▸ **Given passage**:

Skillet-Fried Pizza Sandwiches

For each serving you will need:

2 slices bread - any type will do - try a nice 7-grain bread
1/2 tsp. dried oregano leaves, crushed or a pinch of dried
plum tomatoes, thinly sliced
mozzarella cheese, cut up or thin sliced
fresh basil leaves, thinly shredded or a pinch of dried

1. Spray bread with vegetable cooking spray and sprinkle with oregano.
2. Heat 10" nonstick skillet 1 min. Add bread, oregano-side down, and cook until browned. Turn over.
3. Top with tomatoes and cheese. Cover and heat until cheese softens. Sprinkle with basil. Serves 1



Leftover Chicken Sandwiches with Basil & Peppers

4 slices bread - any type
4 tsp. creamy Dijon mustard
6 oz. thinly sliced rotisserie or roast chicken
2 roasted red peppers, cut into strips
Fresh basil leaves or a pinch of dried


1. Spread bread with mustard.


2. Top 2 slices bread with chicken, red pepper, basil and remaining bread. Serves 2.



A family favorite:

Heat good crusty Italian bread or other artisan bread in oven until nice and toasted and hot. Slice open and drizzle olive oil and sprinkle with garlic powder or fresh minced garlic and grated parmesan cheese. Layer roasted red peppers and top with 2 slices of provolone cheese.



Herbed Cream Cheese Bagel - Deli-Style

Take 2 ounces of softened cream cheese and mix in 1/4 teaspoon of garlic powder, 1/4 teaspoon of sweet basil and 1 teaspoon of dried onion flakes and a dash of oregano. Mix well then spread over toasted bagel and top with thinly sliced tomato.

▸ **Data block**:
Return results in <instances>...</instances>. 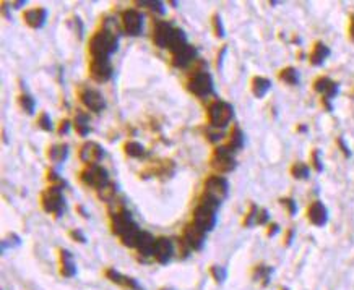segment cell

▸ **Directive**: Retype the part of the sandwich recipes that begins at the words "For each serving" and ends after "sprinkle with oregano.".

▸ **Written response**:
For each serving you will need:

2 slices bread - any type will do - try a nice 7-grain bread
1/2 tsp. dried oregano leaves, crushed or a pinch of dried
plum tomatoes, thinly sliced
mozzarella cheese, cut up or thin sliced
fresh basil leaves, thinly shredded or a pinch of dried

1. Spray bread with vegetable cooking spray and sprinkle with oregano.